Interrogating lists of Anki words by tag

Interrogating lists of Anki words by tag

Gist king

Even in the absence of full syntax, it is now much easier to get the gist of most Polish texts.  Words alone are certainly not useless; they just serve the user better in a passive capacity.

The boosted banks are also a fantastic advantage now I am learning Polish in a more rounded,  systematic fashion. As I learn new structures, I have a ready-made treasure of words to drop into them.

Incidentally, it gave me a wonderful bird’s eye view of certain differences between Slavic languages, too.

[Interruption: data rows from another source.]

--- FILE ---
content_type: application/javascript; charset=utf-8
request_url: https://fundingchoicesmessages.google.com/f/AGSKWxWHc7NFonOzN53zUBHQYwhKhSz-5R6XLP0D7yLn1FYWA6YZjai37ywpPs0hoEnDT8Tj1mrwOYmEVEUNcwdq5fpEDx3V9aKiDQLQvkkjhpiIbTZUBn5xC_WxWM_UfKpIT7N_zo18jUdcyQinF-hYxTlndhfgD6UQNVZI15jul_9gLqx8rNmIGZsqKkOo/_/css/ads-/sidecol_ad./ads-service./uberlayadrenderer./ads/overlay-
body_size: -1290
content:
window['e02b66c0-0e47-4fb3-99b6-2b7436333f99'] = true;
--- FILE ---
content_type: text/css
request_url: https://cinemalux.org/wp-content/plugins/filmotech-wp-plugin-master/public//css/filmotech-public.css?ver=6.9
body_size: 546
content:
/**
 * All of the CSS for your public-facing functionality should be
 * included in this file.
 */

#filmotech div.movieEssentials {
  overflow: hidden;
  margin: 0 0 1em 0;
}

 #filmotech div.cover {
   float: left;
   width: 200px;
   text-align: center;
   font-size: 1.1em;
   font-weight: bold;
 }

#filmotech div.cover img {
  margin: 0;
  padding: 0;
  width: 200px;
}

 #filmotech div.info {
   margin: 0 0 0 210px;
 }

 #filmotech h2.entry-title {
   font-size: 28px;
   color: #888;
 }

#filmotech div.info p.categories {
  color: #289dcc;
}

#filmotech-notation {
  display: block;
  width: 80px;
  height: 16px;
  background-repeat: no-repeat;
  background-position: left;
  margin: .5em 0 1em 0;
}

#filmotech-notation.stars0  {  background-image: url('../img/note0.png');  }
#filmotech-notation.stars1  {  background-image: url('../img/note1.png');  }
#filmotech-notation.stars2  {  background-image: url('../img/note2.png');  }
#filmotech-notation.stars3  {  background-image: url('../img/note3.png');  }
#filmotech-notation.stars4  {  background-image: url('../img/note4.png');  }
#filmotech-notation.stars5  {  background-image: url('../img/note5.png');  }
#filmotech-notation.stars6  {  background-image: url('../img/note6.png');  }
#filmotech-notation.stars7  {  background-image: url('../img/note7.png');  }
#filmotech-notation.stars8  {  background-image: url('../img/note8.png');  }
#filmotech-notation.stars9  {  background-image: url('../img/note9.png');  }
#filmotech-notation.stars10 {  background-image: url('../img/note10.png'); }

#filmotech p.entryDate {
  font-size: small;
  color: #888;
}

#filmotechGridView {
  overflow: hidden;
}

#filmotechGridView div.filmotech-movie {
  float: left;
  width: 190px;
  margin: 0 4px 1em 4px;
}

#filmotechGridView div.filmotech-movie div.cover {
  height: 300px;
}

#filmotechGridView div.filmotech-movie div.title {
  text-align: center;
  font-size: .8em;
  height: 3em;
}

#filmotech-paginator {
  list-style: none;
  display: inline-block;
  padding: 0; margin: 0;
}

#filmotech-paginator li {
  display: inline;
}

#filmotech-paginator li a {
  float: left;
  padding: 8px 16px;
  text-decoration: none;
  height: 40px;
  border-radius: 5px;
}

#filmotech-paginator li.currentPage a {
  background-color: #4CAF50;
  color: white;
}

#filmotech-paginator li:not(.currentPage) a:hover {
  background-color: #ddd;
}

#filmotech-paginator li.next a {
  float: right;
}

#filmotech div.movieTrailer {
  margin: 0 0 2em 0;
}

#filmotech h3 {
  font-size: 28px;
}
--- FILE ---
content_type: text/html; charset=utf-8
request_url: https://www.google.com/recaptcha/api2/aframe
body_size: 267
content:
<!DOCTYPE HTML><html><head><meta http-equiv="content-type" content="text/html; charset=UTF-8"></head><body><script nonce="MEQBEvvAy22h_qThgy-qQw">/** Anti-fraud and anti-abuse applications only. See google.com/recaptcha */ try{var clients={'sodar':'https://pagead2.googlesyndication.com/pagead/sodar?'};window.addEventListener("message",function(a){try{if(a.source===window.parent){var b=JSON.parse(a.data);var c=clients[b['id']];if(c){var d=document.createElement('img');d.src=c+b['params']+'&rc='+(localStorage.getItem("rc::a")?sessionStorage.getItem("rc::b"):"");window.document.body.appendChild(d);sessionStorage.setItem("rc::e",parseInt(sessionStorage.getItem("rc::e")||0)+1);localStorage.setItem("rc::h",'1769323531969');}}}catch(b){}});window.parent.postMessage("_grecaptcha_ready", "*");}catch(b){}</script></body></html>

As a former learner of Russian, it was fascinating to see where Polish completely matched, or totally diverged from Russian.

An experience to repeat?

Has the experience been useful? Incredibly. Would I do it again? Certainly not with a completely new language that I knew nothing about in terms of grammar.

However, the sense of purpose and diligence it gave me was invaluable – I felt very actively engaged in the process of learning Polish. Not only that, but it was a masterclass in how to use Anki and take ownership of your vocabulary. As such, I shall definitely incorporate the same approach into further learning – only as a complimentary, rather than a principle, strand!